**WHAT THE TASK ASKS:**
Reproduce every one of the records below word for word, omitting the pictures.

**Short descriptive text snippets:**
····················

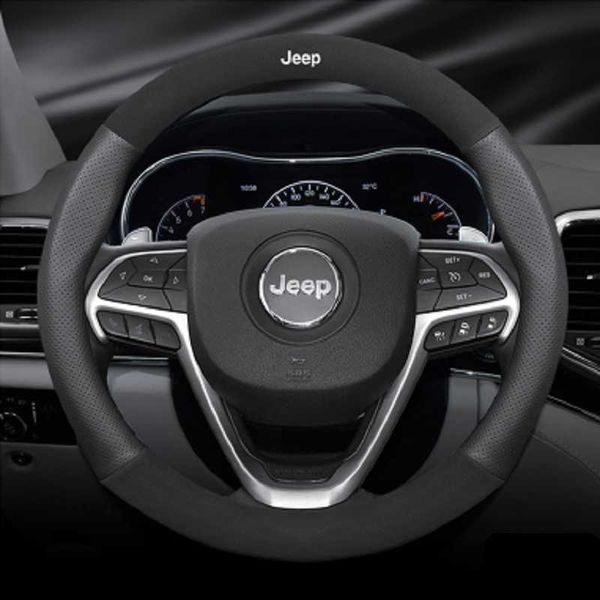 covers suede fiber leather steering wheel cover for jeep wrangler grand cherokee renegade compass gladiator liberty patriot antiskid g230524
covers suede fiber leather steering wheel cover for jeep wrangler grand cherokee renegade compass gladiator liberty patriot antiskid g230524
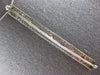 ANTIQUE LARGE .90CT DIAMOND & AAA SAPPHIRE 14KT WHITE GOLD 3D PIN PENDANT #27141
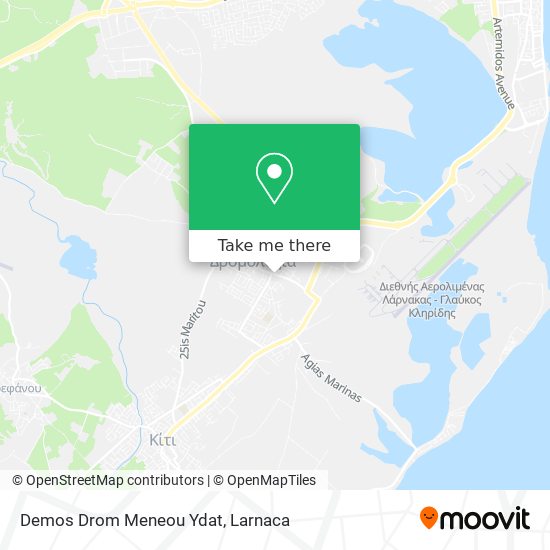 Demos Drom Meneou Ydat map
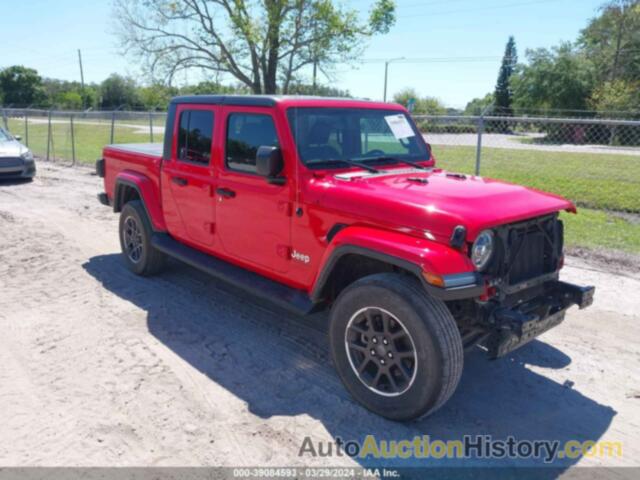 JEEP GLADIATOR OVERLAND 4X4, 1C6HJTFG0LL120543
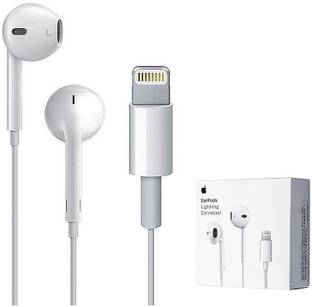 Muvit Lightning Wired Earphone [MFi Certified] Built-in Mic-iPhone 14/13/12/11 Wired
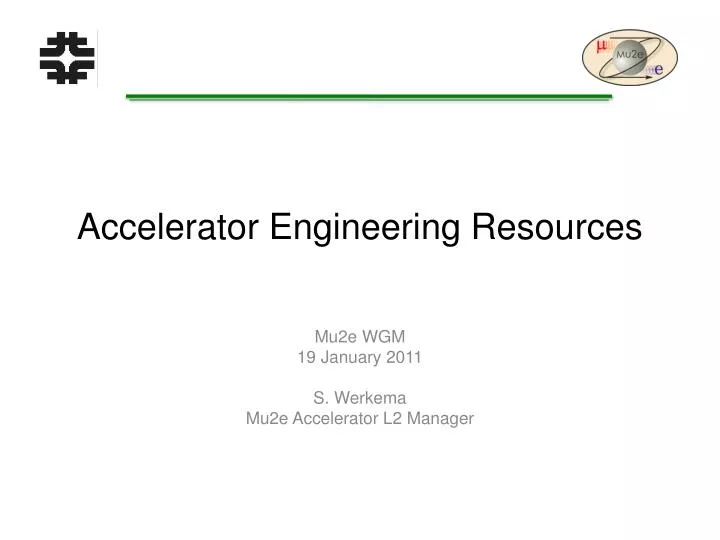 accelerator engineering resources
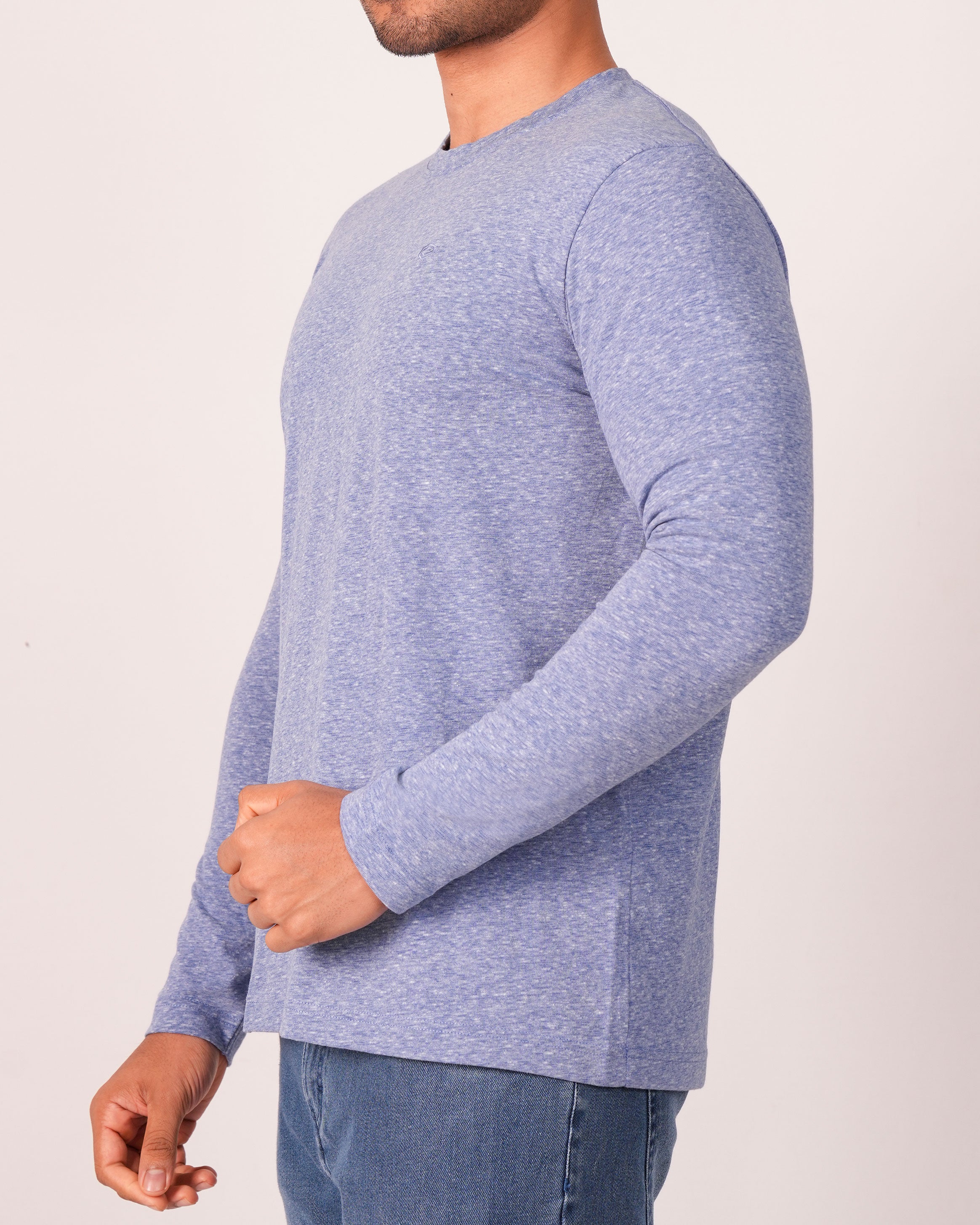 Emerald  Crew Neck Slim Fs-ULTRAMARINE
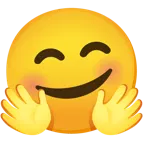 smiling face + smiling face with open hands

····················

**TASK SOLUTION:**
 covers suede fiber leather steering wheel cover for jeep wrangler grand cherokee renegade compass gladiator liberty patriot antiskid g230524
covers suede fiber leather steering wheel cover for jeep wrangler grand cherokee renegade compass gladiator liberty patriot antiskid g230524
 ANTIQUE LARGE .90CT DIAMOND & AAA SAPPHIRE 14KT WHITE GOLD 3D PIN PENDANT #27141
 Demos Drom Meneou Ydat map
 JEEP GLADIATOR OVERLAND 4X4, 1C6HJTFG0LL120543
 Muvit Lightning Wired Earphone [MFi Certified] Built-in Mic-iPhone 14/13/12/11 Wired
 accelerator engineering resources
 Emerald  Crew Neck Slim Fs-ULTRAMARINE
 smiling face + smiling face with open hands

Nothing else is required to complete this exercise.